_TO BE DONE_: Continue the TextToImageCLIPModel documentation below, starting right after the tokenize example it ends on.

Assume model is an instance of TextToImageCLIPModel:

model.fix_item_model(3)


Documentation for TextToImageCLIPModel.unfix_item_model

Functionality

This method enables gradient updates for all layers in the vision model. It sets the requires_grad attribute of the embeddings and encoder layers to True, allowing them to be updated during training.

Parameters

This method does not accept any parameters.

Usage

  • Purpose: To unfreeze all layers of the vision model for further training or fine-tuning.

Example

Assuming you have an instance of the model named clip_model, simply call:

clip_model.unfix_item_model()


Documentation for TextToImageCLIPModel.tokenize

Functionality

Tokenizes a text query for processing by the text model. This method converts an input string into a dictionary of tensors, applying padding, truncation, and setting the maximum length as defined by the underlying tokenizer.

Parameters

  • query: A string containing the text query to tokenize.

Usage

  • Purpose: Convert a text query into a tokenized format that can be fed into the text model during inference.

Example

tokens = model.tokenize("example query")
print(tokens)

_MATERIAL_:
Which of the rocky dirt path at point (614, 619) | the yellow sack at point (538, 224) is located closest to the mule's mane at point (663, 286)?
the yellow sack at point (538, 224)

_ANSWER FOR THE TASK_:
Documentation for TextToImageCLIPModel.forward_query

Functionality

This method processes a text query using the text model. It tokenizes the query with the model's tokenizer and then obtains the query embedding by passing tokens through the text model. A warning is logged when an empty query is provided.

Parameters

  • query: A string representing the text query to encode.

Usage

  • Purpose - To generate an embedding tensor from a text query for retrieval or matching tasks in text-to-image search.

Example

query = "A breathtaking landscape during sunrise"
embedding = model.forward_query(query)

Documentation for TextToImageCLIPModel.forward_items

Functionality

This method processes a list of image tensors through the vision model. It returns an embedding tensor that represents the images.

Parameters

  • items: List of image tensors to encode.

Usage

  • Purpose: Encode a batch of images into embedding tensors for further processing.

Example

embeddings = model.forward_items([img1, img2])